Mechanisation – a drug of addiction

By the nineties, mechanical pruning and harvesting had became the norm in our bigger vineyards. The savings were irresistable, and the gains considerable. As James Halliday recalls: ‘… the major wineries were hellbent on producing the maximum yield per hectare at the lowest possible price. Pruning was mechanised and reduced to a minimum, and the grapes were mechanically harvested … low-cost viticulture had become a drug of addiction, facilitating discounting of already low-priced wines, yet providing a return on the annual running cost.’

Night-Harvest780XWhat’s this got to do with rising alcohol levels in our reds? Let’s step back for a moment: sugar level determines the alcohol and natural acidity of a wine. Phenolics determine a wine’s colour and flavour compounds, and its grape tannins. These compounds advance along different maturing curves – in hot climates like ours, phenolic ripeness tends to lag behind sugar ripeness. In cold climates like Germany’s, it’s the other way round. In perfect climates, the two curves intersect.

With mechanical pruning and harvesting, the abundant vine canopies tend to slow phenolic ripenening of grapes and that means later picking at higher sugar levels. Picking later also reduces the number of unripe berries that end up in the crusher, the ones that caused those strange green pea and capsicum flavours in the eighties in Coonawarra reds. Coonawarra’s vast expanse of dead-flat vineyards was the perfect place for mechanization.

Back to nature

Those who hold global warming responsible for the rise in alcohol levels say that drought-stressed vines need to reach higher sugar levels to produce fruit of physiological ripeness. If that were so, why did the alcohol levels not go down after the drought ended? And how come the alcohol levels of white wines have come down in response to preferences by wine judges for fresher, lighter whites?
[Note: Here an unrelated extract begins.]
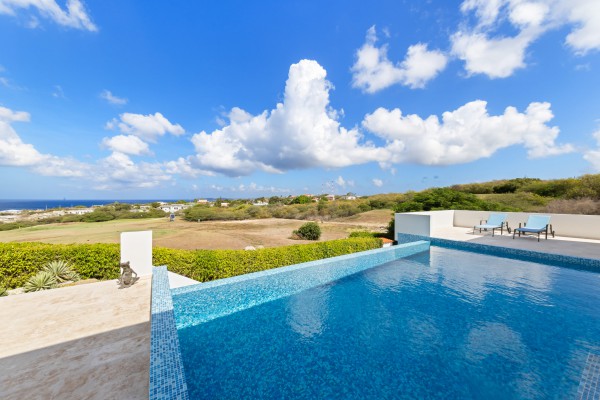Luxury Blue Bay villa with sea view, pool & guest apartment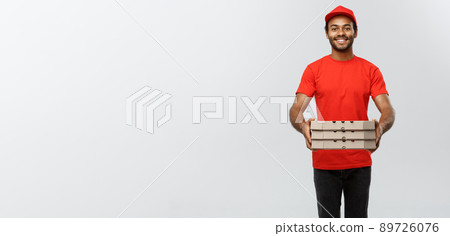 Delivery Concept - Portrait of Handsome African American Pizza delivery man. Isolated on Grey studio Background. Copy Space. 89726076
It really comes back to the winemaker and the vineyard. Physiological maturity is more easily achieved at sensible sugar levels in vineyards that are optimised for row spacing, vine density, trellising, pruning, canopy height and density, fruit shading and water use. This can’t easily be done in vineyards set up for mechanical pruning and harvesting, since they impose their own rules on vineyard management.

One way to achieve phenolic ripeness at lower sugar levels is to use biodynamic or organic farming techniques. Early adopters include Henschke, Kalleske, Mitchell, Bass Philip, Bindi, Jasper Hill, Savaterre, Cullens and Howard Park. More wineries in the Margaret River region are adopting biodynamic practices, and it’s interesting to ponder how it’s forged ahead in the last decade while Coonawarra has underperformed.

Back to sanity

It’s great to have variety and choice, of course, and I have no issue with that. The problem with our reds is that the rise in alcohol has been pretty much across the board. The other problem is that high alcohol reds tend to lose their terroir and varietal characteristics – 15% reds taste pretty much the same, no matter where they come from.

A good example of this are reds from the Rhone from the warm years of 2007 and 2009. With alcohol levels of 14 – 14.5%, their fragrant, spicy, peppery, dusty characters were pushed aside by the sheer weight and ripe warmth of the wines. A Chateauneuf I had was no longer recognizable.

That’s not what fine wine is about, and that’s not where we ought to be heading. I will end with this plea to our wine judges who hand out the gongs at all those shows we run across the country: use the system to reward red wines of finesse, of elegance, of balance, wines that speak of their origins. Reward Shiraz wines of sweet breath and delicate touch instead of the puffed-up old lechers.

Kim

    • Peter Elsworthy

      Hi Kim,

      Your paragraphs discussing alcohol content on labels is a revelation to me. Likewise it’s been a habit for me to always check out ABV levels, now we find it’s only a guide! Surely this deceptive (& with drink driving laws), dangerous. Would love to hear you expand on your remarks. Keep up the great work. Cheers, Peter.